* GIVEN PASSAGE

■ ■ ■ ■

By Hakeem Baba-Ahmad
“An author’s first duty is to let down his country.”
- Brendon Behan, 1960

THIS column last week was about Chinua Achebe, his works and his legacies. I knew that there will be a backlash, and had even attributed some of it to the legacies the late legend left behind.

I had said, on the basis of experience and observation following release of his last book, There was a Country, “it will be interesting to know if Mr. Achebe had been availed of even the tiniest peak into conversations among younger Nigerians on cyberspace which followed the release of his last book.

It will be uncharitable to say he had triggered a major setback in the unity of the country, but it will be fair to say he lit up the dark and frightening chasms which separate many younger Nigerians, and equip them with how they see each other.  If he did….. it is doubtful if he would not have felt some pain that his fellow citizens habor such sentiments and feelings towards each other…. Chinua Achebe left this world pretty much as he found it: Troubled and troubling. But history will say of him, here is one who couldn’t live with it.”

The on-line reactions to the column in this newspaper were a sad vindication of my postulation. They make an amusing reading and I thought I should share them with readers today. There were quite a few, virtually all dripping with venom and hate. One or two attempted to allow reason to take control of emotions, but virtually everyone spoke as an injured Igbo fighting a Hausa man (popularly referred to, these days as awusa) who has damaged an untouchable Igbo heritage. Very few of the comments indicated that the respondents read or understood  what this “goat herder” wrote, so I missed a rare opportunity to learn from the race born with intelligence.

They were, in most cases, from people who obviously enjoy rights of reply and freedom of expression, but are reluctant to say who they are.

The brief comments such as the one from 2012 was profound in its summation: “About the most nonsensical piece I ever read.” “Imagine 2012” said to me: “A cow minder like you came here to mess Achebe, a literary genius that has brought glory to the entire black race; but deliberately forgot that no Hausa-Fulani of your low types has even exhibited as much as a mere quarter of Achebe’s globally acknowledged intelligence.

And to your Almajiri fans who think, for boldly saying the truth, Prof. Achebe did open old wounds that our past federal governments have refused to deal with, then the present and daily evil activities of your northern sponsored Boko Haram has openly justified the TRUTH Achebe wrote about.”

Garden City Boy took exception to my conclusion that Achebe left this world pretty much as he found it. He thinks it represents “the conclusion of one empty head struggling to be heard… The dumb head even attempted to gloat over the murder of his likes as usual wrought on innocent Igbos, by implying that majority of the victims of the Kano bombing at the bus station were of the stock of the bombers.

A stock he is shamelessly a part of. It will be too much to expect a Nigerian quota writer, of the stock that only knows how to kill and maim human beings, to understand what making positive impact in the world entails. No one should have issues with this sorry member of the stock that has kept Nigeria in perpetual darkness…..”

Okorojnr agrees: “That is another awusa cow. They all argue the same bizarre game. The bums called awusa never engage in tasks that are intellectually challenging… He recognises that Soyinka is Yoruba, and Achebe, Igbo. There is no Awusa worth the mention to complete the ‘TRIPOD’. He brings an obscure Usman Faruk, and perhaps his wife Uswoman Faruk…” Okorojnr knows me: “….

■ ■ ■ ■

* EXTRACTED DATA
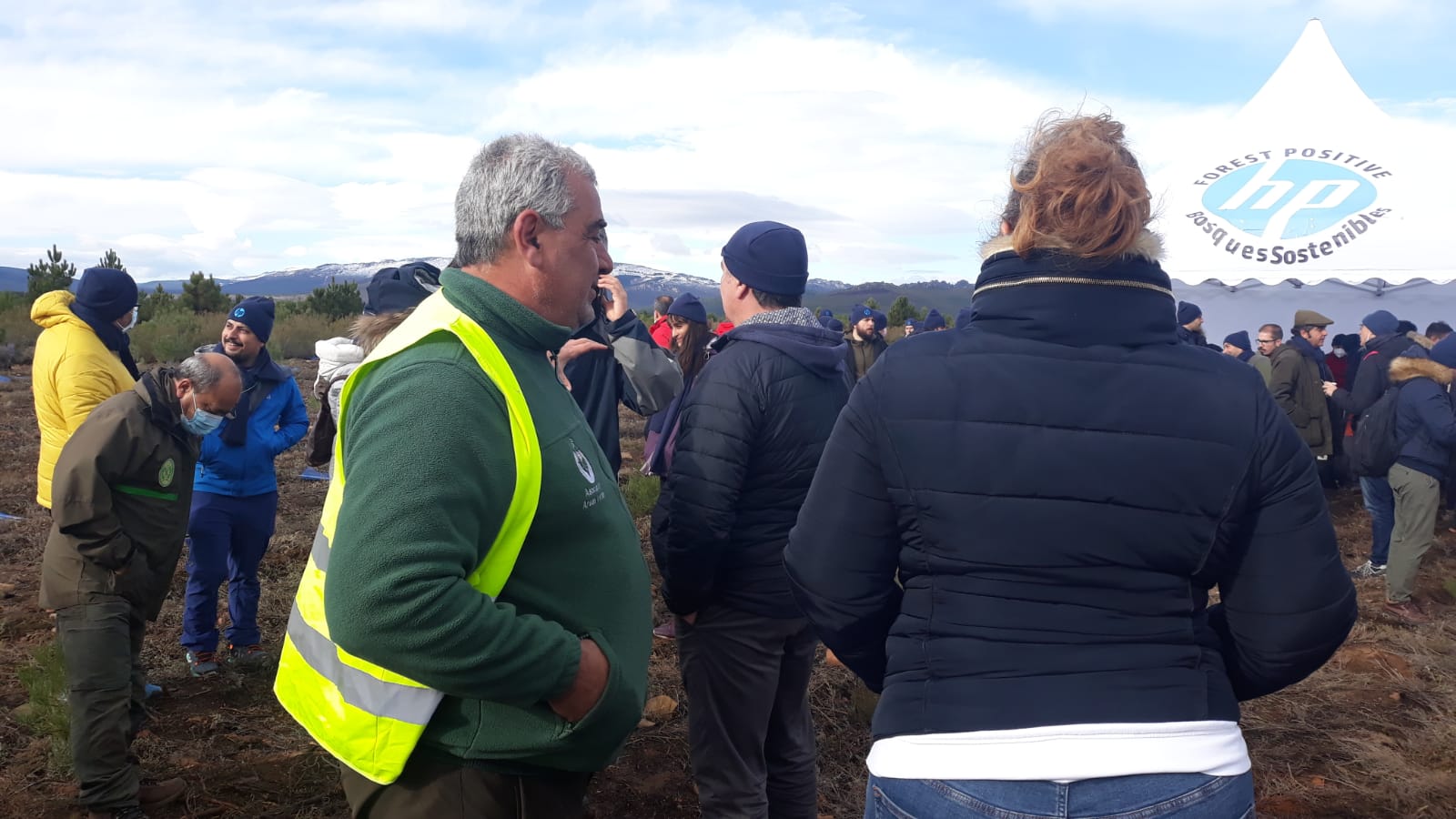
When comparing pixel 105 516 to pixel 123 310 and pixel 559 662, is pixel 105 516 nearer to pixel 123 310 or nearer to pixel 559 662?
pixel 123 310

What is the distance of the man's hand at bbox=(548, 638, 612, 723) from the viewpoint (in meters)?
1.59

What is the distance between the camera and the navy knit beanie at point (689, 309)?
251 inches

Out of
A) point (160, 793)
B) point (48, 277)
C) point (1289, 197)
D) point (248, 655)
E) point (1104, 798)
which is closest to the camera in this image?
point (1104, 798)

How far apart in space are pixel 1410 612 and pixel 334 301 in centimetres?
2656

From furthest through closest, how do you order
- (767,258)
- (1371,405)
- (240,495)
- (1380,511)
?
1. (1380,511)
2. (1371,405)
3. (240,495)
4. (767,258)

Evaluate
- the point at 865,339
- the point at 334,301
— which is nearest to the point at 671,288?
the point at 334,301

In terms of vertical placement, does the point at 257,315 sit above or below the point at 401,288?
below

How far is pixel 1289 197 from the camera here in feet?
33.3

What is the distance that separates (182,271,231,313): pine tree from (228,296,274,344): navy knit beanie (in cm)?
2227

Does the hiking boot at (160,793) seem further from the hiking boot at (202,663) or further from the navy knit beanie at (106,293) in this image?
the navy knit beanie at (106,293)

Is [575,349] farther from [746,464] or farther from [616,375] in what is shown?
[746,464]

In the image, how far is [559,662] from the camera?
1.53m

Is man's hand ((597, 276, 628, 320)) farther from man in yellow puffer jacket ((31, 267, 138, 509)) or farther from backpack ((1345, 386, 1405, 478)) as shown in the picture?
backpack ((1345, 386, 1405, 478))

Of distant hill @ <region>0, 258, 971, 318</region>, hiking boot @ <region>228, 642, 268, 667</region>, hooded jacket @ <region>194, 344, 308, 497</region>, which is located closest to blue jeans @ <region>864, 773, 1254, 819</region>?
hooded jacket @ <region>194, 344, 308, 497</region>
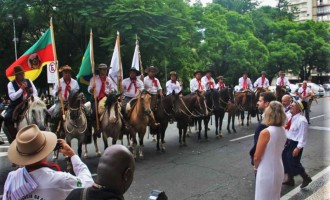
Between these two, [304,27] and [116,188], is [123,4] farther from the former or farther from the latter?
[304,27]

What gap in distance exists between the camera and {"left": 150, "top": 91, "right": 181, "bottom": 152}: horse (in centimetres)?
1160

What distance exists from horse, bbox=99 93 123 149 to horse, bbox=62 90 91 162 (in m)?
0.57

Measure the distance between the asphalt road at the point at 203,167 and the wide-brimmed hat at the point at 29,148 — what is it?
428 cm

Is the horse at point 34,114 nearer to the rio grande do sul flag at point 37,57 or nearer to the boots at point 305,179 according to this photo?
the rio grande do sul flag at point 37,57

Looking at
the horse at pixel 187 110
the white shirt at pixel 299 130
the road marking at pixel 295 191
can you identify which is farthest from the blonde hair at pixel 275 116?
the horse at pixel 187 110

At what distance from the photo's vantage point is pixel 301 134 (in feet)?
22.2

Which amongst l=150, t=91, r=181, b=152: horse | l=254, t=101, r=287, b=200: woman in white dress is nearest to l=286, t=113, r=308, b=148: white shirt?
l=254, t=101, r=287, b=200: woman in white dress

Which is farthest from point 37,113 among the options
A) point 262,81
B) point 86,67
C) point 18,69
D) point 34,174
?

■ ■ ■ ■

* GOAL
Answer these questions about the column on Chinua Achebe:
1. Who is credited with the quotation at the head of the column, and in what year?
2. What is the title of Achebe's last book, as given in the column?
3. Which commenter objected to the conclusion that Achebe left this world pretty much as he found it?

* SOLUTION TO THIS PROBLEM
1. Brendon Behan, 1960.
2. There was a Country.
3. Garden City Boy.